start

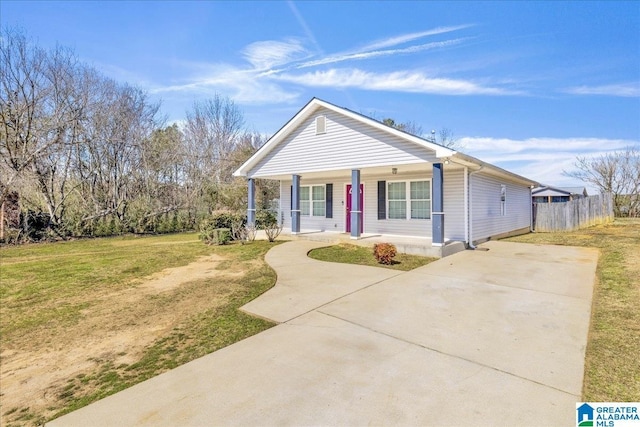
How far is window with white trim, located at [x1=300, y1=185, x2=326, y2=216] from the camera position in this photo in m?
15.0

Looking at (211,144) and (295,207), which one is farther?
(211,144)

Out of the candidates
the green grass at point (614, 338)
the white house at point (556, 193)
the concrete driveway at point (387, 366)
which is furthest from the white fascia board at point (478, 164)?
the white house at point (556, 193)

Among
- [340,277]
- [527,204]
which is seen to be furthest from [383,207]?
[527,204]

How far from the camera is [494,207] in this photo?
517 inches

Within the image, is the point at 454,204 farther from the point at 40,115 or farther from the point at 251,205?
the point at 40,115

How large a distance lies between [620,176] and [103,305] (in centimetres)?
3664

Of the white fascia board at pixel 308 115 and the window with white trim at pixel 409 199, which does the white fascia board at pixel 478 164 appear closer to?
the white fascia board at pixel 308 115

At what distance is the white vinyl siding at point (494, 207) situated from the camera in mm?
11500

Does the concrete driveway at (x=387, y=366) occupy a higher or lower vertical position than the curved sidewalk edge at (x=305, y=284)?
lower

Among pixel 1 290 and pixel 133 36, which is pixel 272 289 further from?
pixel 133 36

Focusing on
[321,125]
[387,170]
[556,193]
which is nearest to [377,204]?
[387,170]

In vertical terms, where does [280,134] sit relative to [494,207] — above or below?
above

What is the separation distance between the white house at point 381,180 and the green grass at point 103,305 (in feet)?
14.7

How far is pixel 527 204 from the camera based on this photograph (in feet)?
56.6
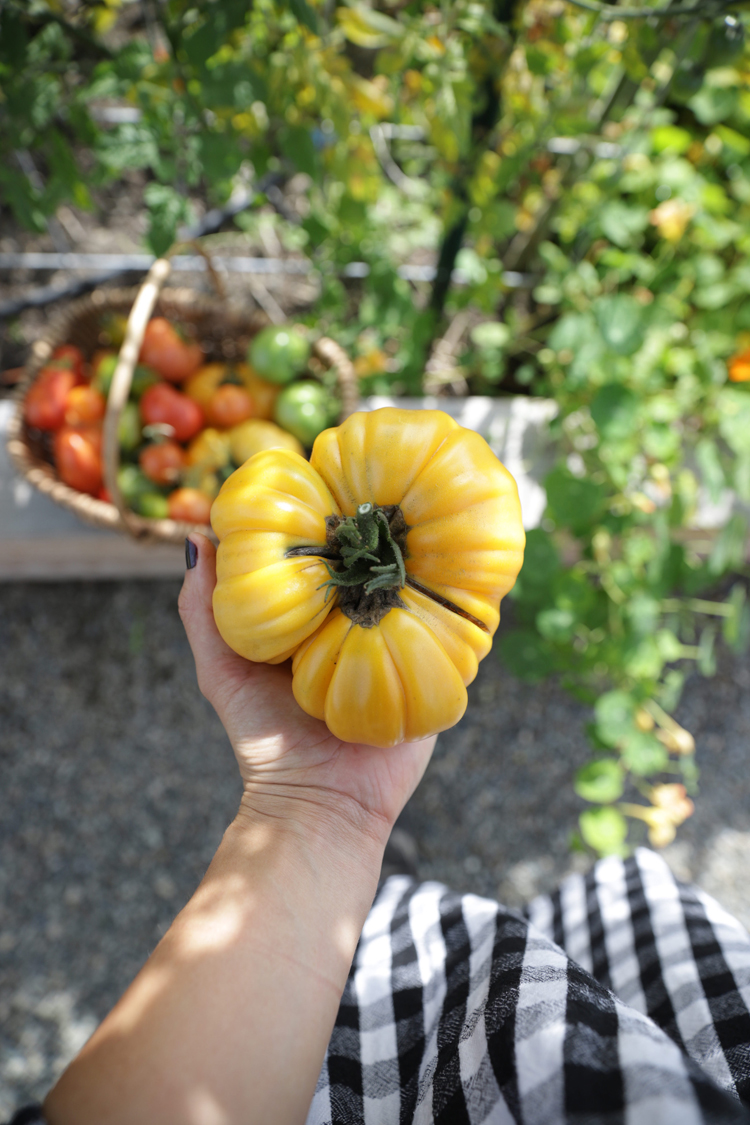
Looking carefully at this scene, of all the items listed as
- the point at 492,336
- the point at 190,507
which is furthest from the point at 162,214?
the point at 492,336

end

- _Goal_
Copy every one of the records above word for word, leaving out the pictures.

- _Answer_
How far is window with white trim, located at [x1=300, y1=185, x2=326, y2=216] from the camera position in this photo in m?
15.0

Looking at (211,144) and (295,207), which one is farther?
(211,144)

Out of the candidates
the green grass at point (614, 338)
the white house at point (556, 193)
the concrete driveway at point (387, 366)
which is furthest from the white fascia board at point (478, 164)?
the white house at point (556, 193)

Among
- [340,277]
- [527,204]
which is seen to be furthest from [383,207]?
[527,204]

How far from the camera is [494,207] in this photo?
517 inches

Within the image, is the point at 454,204 farther from the point at 40,115 or farther from the point at 251,205?
the point at 40,115

How large a distance lies between [620,176] and [103,305] (in centimetres)?
3664

Of the white fascia board at pixel 308 115 and the window with white trim at pixel 409 199, which does the white fascia board at pixel 478 164 appear closer to?
the white fascia board at pixel 308 115

At what distance is the white vinyl siding at point (494, 207) situated from the camera in mm?
11500

Does the concrete driveway at (x=387, y=366) occupy a higher or lower vertical position than the curved sidewalk edge at (x=305, y=284)?
lower

Among pixel 1 290 and pixel 133 36, which is pixel 272 289 further from?
pixel 133 36

Focusing on
[321,125]
[387,170]
[556,193]
which is nearest to [377,204]?
[387,170]

In vertical terms, where does [280,134] sit relative to [494,207] — above or below?
above

What is the separation distance between the white house at point 381,180 and the green grass at point 103,305 (in feet)?
14.7

How far is pixel 527 204 from the camera based on this photograph (in feet)?
56.6
Looking carefully at this scene, of all the items listed as
- the point at 492,336
- the point at 190,507
which is furthest from the point at 162,214?
the point at 492,336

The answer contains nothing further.